韓議員能夠成為議員可不是傻子,作為一個聰明人自然也不會這麼簡單就把底牌亮出來,頓了頓說著“我知道的你肯定知道,或許你是想從我這裡得到什麼嗎?”
轉頭環顧了一圈
要說得到,相信這裡任何一件收藏品必然都價值連城,比如牆上的畫,凳子上的花瓶。
“我知道你有問題所以我來了,找你的確是想得到一些東西,準確的說是得到一些有價值的東西。”
“你……”
有些生氣的抬手指著顧浩宇,韓議員認為這個陌生男人觸到自己的逆鱗了。
他有想過有沒有什麼辦法通知外麵的保安進來,或者是通知附近的警察過來,但他卻沒有任何機會這麼做。
“xxl便利店老板認識吧?”
韓議員一聽,心想該不會是那個便利店老板出問題了吧,自己也隻是和他吃過幾次飯喝過幾場酒,而且都是看在另外一個人的麵子上,說是有生意合作,卻一直沒有下文。
“看來是認識,你們喝酒的時候聊過什麼?”
顧浩宇不需要回答已經做出了判斷,他需要掌握其他線索。
韓議員清了清嗓子“我和他不熟,隻是碰到了一起喝了幾杯”
“那意思就是陌生人之間的隨意碰杯了,這樣都可以連續喝幾場也是夠陌生人之間隨意的,xxl便利店的老板每次請你去歌城喝酒的時候都帶美女來了吧”
d
韓議員算是明白了,難道自己之前酒後xx那個女孩兒的事情敗露了?
“我不知道你在說什麼”
“你知道的,現在不想說沒關係,我會有辦法讓你說”
一邊說著,顧浩宇一邊起身,在來之前顧浩宇沒有思考過需要用上什麼樣的手段來對付這些老油條,暴力嗎?還是說脅迫,此刻他其實也沒想好,自始至終作為警察的準則好像都在阻礙他做出什麼事情來。

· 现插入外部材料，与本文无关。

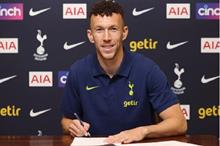 629642b942360460f1191c62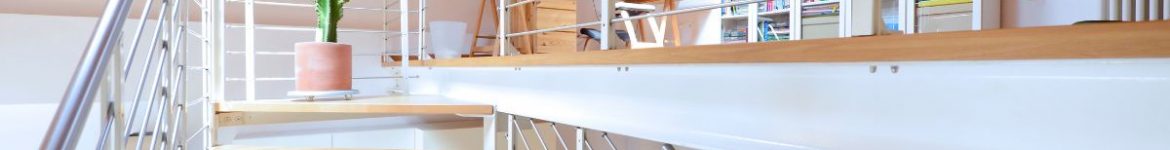 rehabilitación integral de edificios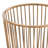 Eichholtz Baleana Decorative Basket-62068637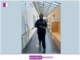 UDUAK-ABASI NKANTA: A Trailblazer in Nurse Mentorship UDUAK-ABASI NKANTA: A Trailblazer in Nurse Mentorship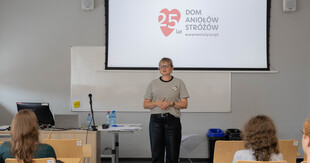 Kluczowe rozmowy – praktyczny warsztat rozwijający kompetencje komunikacyjne Kluczowe rozmowy – praktyczny warsztat rozwijający kompetencje komunikacyjne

到是有一件事情可以做,就如同當初鄭正道莫名其妙出現在最繁華的鬨市街頭,身無一物被綁在杆子上那樣。
於是乎
在韓議員驚恐和反抗的情況下,顧浩宇帶著他就那樣莫名其妙的消失在了屋裡。
被關在房間裡的傭人們始終不敢出門,好半天了沒有聽到外麵有任何反應才小心翼翼的出來,可是屋內已經沒有任何人了,此刻的傭人們才急急忙忙的打開門,見保安一副不知道情況的樣子站在那邊趕緊詢問,隨後保安也是慌慌張張的出動找人,這個時刻他們沒有驚動警察。
而在距離韓議員家至少有200公裡左右一條公路橋上。
橋下就是河流,高度至少在20米左右,顧浩宇單手領著韓議員的衣領,另外一隻手指著河流道“會跳水嗎?我說的是那種參加比賽的跳水,運動員從高台做出高難度的轉體動作,然後壓住水花跳下去的那種運動”
“你,你,你想做什麼?”
此刻的韓議員已經徹底慌張了,但也沒有達到妥協的地步,他腦海裡在想如何試探顧浩宇的底線,他要知道什麼,除了承認自己所做的事情外,一切都好說,比如錢,比如那些古董或者是名畫之類的。
“做什麼?回答我的提問,不然幫你來一次跳水咯,還能做什麼,難道你以為我大半夜的帶你來這裡兜風的?”
一席話提醒了韓議員,對啊,大半夜,一個眨眼的功夫自己就從家裡來到了這個鬼地方,眼前這個人到底是什麼人,他有妖術嗎?